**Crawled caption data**
_ _ _ _ _ _ _
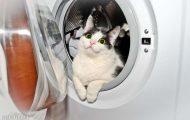 Μέρη που πιθανότατα δεν θα ψάχνατε για τη γάτα σας (17)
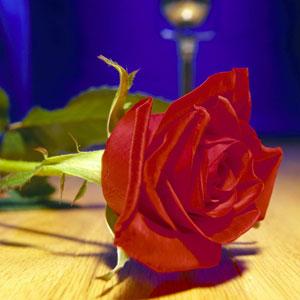 rosa-romantica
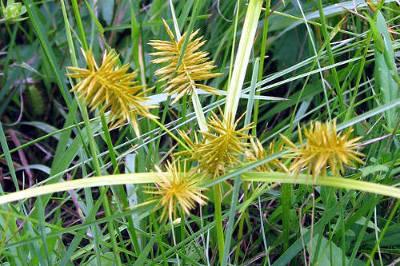 Yellow Nutsedge After Flowering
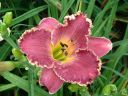 Hemerocallis__Arabian_Magic_.jpeg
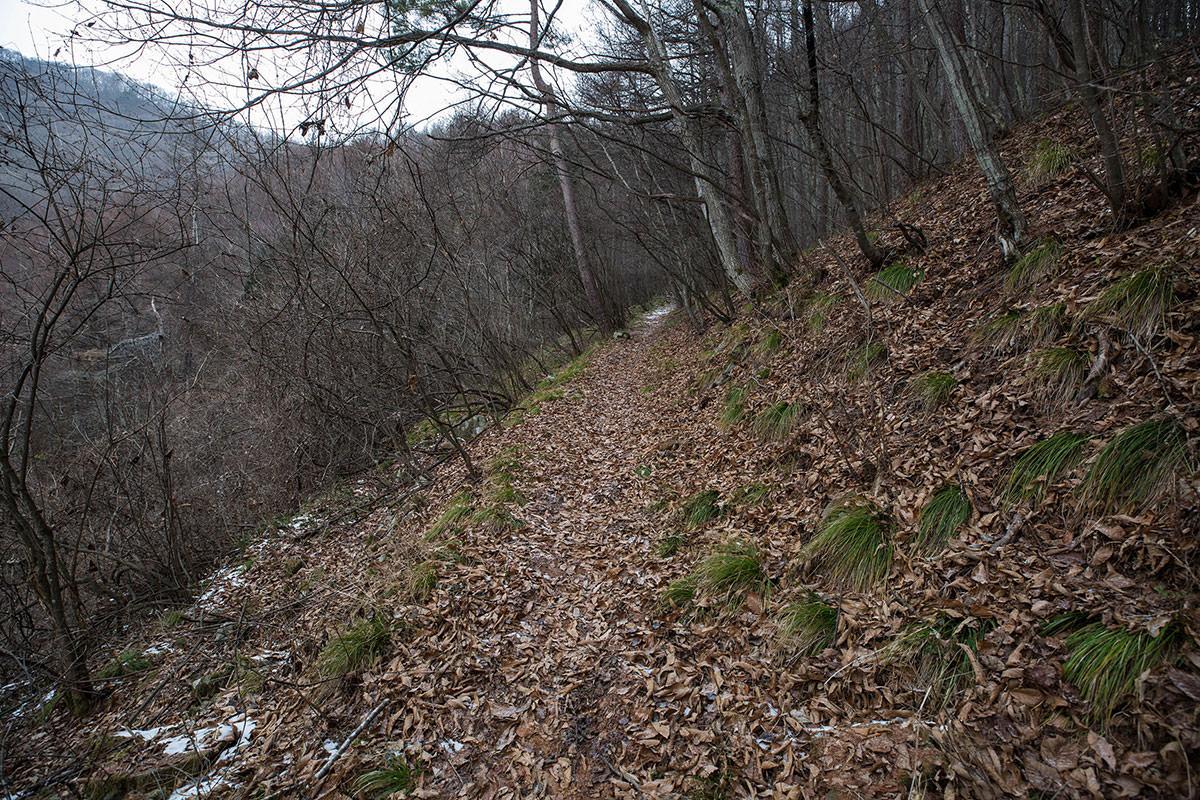 【聖山】登山百景-緩やかに登っていく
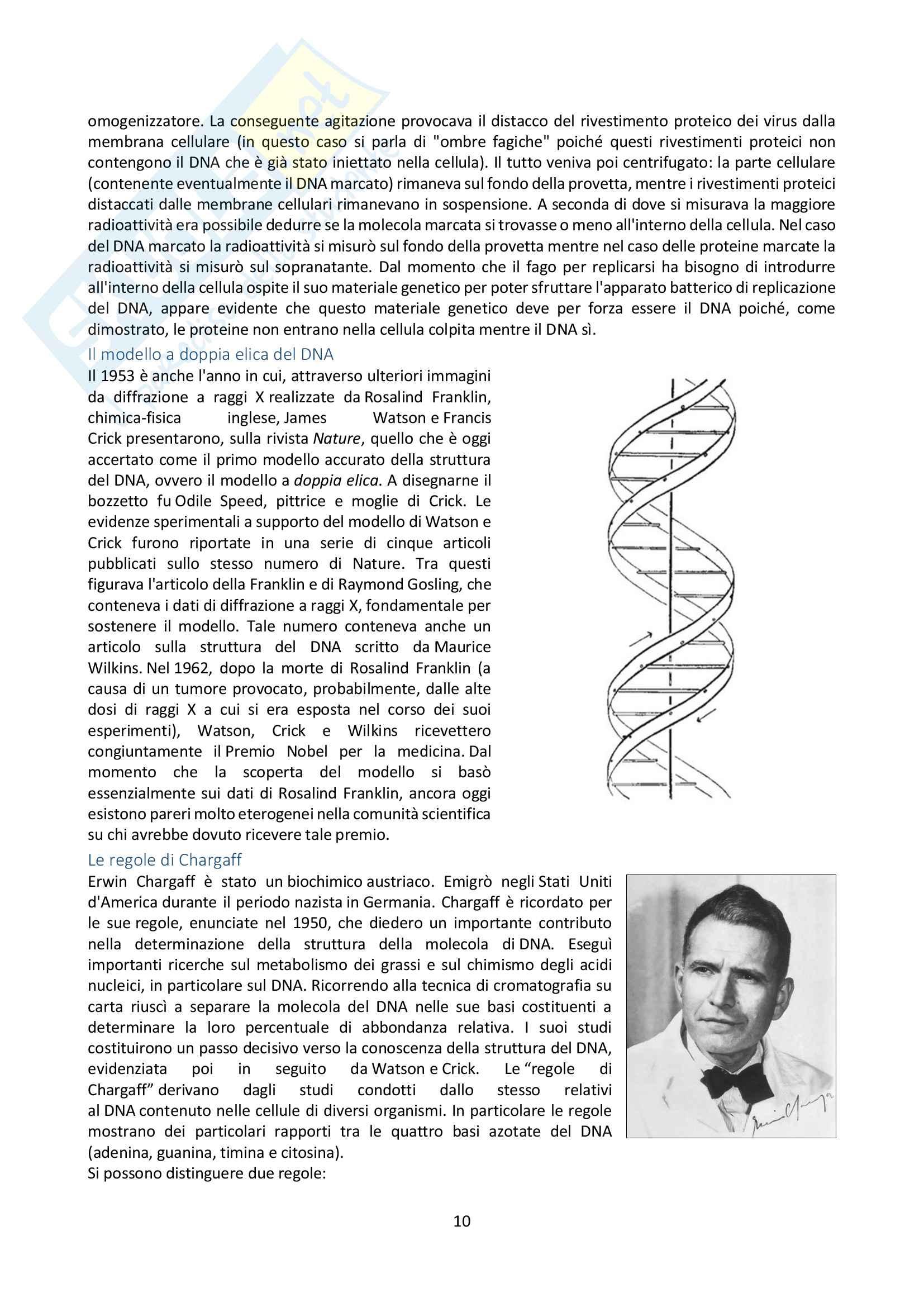 Appunti di Biologia Molecolare Pag. 11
_ _ _ _ _ _ _
**What the exercise asks**
With the pictures excluded, the records are to be reproduced exactly.

**Solution to the exercise**
 Μέρη που πιθανότατα δεν θα ψάχνατε για τη γάτα σας (17)
 rosa-romantica
 Yellow Nutsedge After Flowering
 Hemerocallis__Arabian_Magic_.jpeg
 【聖山】登山百景-緩やかに登っていく
 Appunti di Biologia Molecolare Pag. 11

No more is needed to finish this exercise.